SUPPLIED TEXT:
Councillor Napier stated that government figures show the core spending power per dwelling for Durham County Council is below the national average.  Durham is the 48th most deprived local authority area in the county out of the 151 upper tier authorities.  He commented that Durham should be funded above the national average, which would provide £45 million of additional funding.


He highlighted that the finances have been managed prudently and efficiently, which was testament to all officers of the Council and he  commended the proposals within the report, adding that it is vital that Cabinet and Council are mindful of the uncertainty that exists beyond the next financial year, when making budget decisions.


The Chair referred to proposals for continued growth in front line services, additional investment in priority areas and help for those most in need.  He commented on the capital programme which continues to grow and he added that he was pleased to see the additional £5 million to the Towns and Villages Investment Plan, with residents in Area Action Partnerships involved in decision making on how to spend their budgets.  He spoke of the outstanding model of local decision making the Area Action Partnerships had been over the past decade.  He thanked all those who had been involved throughout this time, saying he was looking forward to their work continuing.


He remarked that the proposed lower than expected council tax increase reflects the robust state of the Council’s finances, despite the challenges.  He commented that the fact that the Council is not one of those in financial difficulty is due to the efforts of all staff and he paid tribute to Councillor Napier for all his work over the past decade which has ensured the Council is in a strong financial position for the future.


Councillor Gunn, Portfolio Holder for Children and Young People’s Services, thanked the Portfolio Holder for Finance, the former Corporate Director of Resources and the Interim Corporate Director of Resources for their outstanding work to balance the budget and praised the extremely effective financial management which had taken place over ten years of relentless budget cuts. 




Upon a recorded vote being taken Cabinet unanimously agreed to recommend to full Council, approval of the recommendations set out in the report.

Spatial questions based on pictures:
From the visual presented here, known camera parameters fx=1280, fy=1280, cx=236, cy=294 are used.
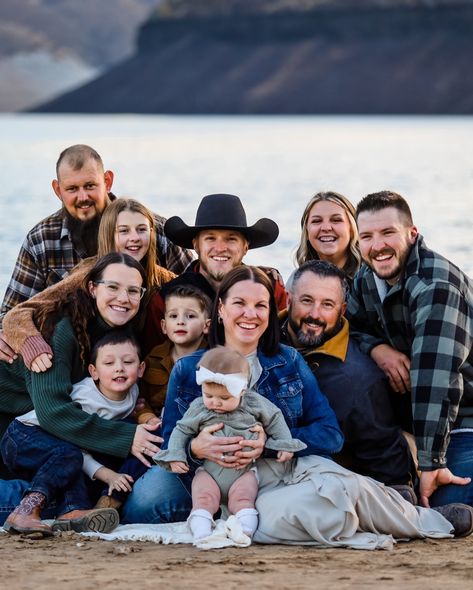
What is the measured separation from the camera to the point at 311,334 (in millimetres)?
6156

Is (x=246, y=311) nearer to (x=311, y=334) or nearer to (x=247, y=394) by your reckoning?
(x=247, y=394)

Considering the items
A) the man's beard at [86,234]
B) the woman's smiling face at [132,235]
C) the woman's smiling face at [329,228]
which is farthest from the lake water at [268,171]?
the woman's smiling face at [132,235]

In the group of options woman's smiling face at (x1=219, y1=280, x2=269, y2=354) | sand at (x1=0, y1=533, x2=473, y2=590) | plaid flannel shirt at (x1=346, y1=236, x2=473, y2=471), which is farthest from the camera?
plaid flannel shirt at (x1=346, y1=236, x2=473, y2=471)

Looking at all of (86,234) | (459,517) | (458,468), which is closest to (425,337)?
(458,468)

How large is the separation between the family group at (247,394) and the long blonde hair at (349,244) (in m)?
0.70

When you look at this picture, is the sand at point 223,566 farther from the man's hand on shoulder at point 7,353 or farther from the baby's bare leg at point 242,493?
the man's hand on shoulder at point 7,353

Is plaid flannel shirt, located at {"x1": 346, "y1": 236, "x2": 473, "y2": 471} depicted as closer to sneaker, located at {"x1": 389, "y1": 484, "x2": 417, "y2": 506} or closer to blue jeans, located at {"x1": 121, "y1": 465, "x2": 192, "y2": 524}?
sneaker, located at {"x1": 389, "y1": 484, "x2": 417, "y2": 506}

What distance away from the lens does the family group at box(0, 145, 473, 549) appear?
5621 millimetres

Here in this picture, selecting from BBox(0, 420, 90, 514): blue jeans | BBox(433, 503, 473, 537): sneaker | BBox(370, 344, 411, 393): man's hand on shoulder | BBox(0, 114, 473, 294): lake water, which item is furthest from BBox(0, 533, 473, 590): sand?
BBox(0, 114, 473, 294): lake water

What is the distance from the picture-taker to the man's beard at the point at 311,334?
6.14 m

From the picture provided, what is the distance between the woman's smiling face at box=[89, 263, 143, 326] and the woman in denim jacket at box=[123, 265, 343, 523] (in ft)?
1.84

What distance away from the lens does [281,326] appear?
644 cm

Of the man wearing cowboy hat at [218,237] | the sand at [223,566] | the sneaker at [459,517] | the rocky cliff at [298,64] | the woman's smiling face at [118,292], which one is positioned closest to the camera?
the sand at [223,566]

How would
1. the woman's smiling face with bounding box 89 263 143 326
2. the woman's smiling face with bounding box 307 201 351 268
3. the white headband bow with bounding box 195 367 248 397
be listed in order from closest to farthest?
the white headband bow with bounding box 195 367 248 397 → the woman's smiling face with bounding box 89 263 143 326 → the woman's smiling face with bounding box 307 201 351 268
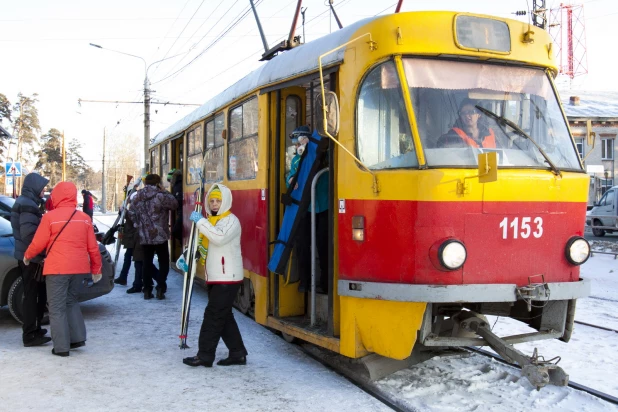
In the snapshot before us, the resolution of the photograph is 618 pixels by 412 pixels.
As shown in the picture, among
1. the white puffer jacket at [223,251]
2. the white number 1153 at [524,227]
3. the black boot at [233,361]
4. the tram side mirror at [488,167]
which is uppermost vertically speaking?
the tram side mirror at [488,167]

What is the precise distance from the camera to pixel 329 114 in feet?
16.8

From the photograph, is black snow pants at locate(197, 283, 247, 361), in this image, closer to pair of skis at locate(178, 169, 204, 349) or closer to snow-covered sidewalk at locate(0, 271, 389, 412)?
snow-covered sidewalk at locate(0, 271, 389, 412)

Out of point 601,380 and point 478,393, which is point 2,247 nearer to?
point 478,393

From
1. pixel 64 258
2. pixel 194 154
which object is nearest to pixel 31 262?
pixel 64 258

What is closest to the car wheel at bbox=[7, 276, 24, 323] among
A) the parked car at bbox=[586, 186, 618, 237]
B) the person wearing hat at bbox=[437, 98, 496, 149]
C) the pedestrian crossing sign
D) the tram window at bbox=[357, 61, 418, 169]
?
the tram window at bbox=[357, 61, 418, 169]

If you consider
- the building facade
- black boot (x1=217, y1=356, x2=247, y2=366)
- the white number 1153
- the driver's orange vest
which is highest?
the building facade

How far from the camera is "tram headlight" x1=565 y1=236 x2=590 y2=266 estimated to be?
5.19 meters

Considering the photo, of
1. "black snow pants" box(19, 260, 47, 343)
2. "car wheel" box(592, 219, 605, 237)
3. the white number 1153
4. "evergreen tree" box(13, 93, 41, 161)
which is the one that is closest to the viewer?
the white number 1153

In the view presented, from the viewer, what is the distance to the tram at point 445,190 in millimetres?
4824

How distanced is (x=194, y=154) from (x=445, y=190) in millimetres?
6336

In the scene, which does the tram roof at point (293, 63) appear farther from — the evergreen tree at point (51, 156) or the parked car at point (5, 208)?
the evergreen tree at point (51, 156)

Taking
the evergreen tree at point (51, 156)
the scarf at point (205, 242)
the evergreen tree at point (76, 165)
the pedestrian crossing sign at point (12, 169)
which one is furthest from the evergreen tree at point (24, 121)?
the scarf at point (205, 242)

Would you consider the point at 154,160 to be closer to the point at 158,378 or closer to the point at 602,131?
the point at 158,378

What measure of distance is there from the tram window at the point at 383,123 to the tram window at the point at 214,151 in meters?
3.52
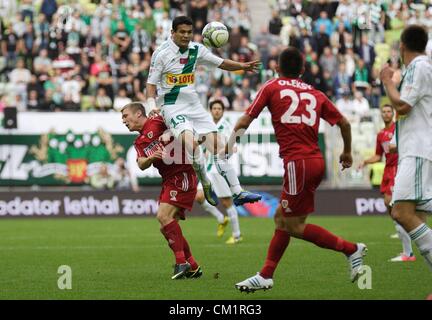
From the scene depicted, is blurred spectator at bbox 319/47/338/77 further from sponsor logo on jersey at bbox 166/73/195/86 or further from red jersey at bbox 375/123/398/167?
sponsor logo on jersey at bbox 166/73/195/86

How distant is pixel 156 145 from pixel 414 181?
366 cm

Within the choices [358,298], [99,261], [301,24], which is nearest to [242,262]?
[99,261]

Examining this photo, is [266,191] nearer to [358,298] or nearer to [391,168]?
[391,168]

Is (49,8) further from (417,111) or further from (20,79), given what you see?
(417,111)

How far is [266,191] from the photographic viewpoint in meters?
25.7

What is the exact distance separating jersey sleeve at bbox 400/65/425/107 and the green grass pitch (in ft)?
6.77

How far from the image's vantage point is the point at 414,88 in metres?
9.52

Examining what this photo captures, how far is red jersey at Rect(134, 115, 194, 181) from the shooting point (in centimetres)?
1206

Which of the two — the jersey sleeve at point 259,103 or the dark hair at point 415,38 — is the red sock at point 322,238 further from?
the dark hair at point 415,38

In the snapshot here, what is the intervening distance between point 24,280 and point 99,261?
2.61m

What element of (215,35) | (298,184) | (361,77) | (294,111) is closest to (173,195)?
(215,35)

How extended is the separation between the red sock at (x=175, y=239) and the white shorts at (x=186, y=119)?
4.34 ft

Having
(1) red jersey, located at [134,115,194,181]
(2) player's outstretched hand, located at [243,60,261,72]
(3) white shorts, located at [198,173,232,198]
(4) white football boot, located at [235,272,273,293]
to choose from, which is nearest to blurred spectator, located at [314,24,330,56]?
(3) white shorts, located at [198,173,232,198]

TASK DETAILS: Transcribe everything in the council minutes from "Councillor Napier stated" down to "making budget decisions.". The data stands apart from the council minutes as separate material.

WORKED ANSWER:
Councillor Napier stated that government figures show the core spending power per dwelling for Durham County Council is below the national average.  Durham is the 48th most deprived local authority area in the county out of the 151 upper tier authorities.  He commented that Durham should be funded above the national average, which would provide £45 million of additional funding.


He highlighted that the finances have been managed prudently and efficiently, which was testament to all officers of the Council and he  commended the proposals within the report, adding that it is vital that Cabinet and Council are mindful of the uncertainty that exists beyond the next financial year, when making budget decisions.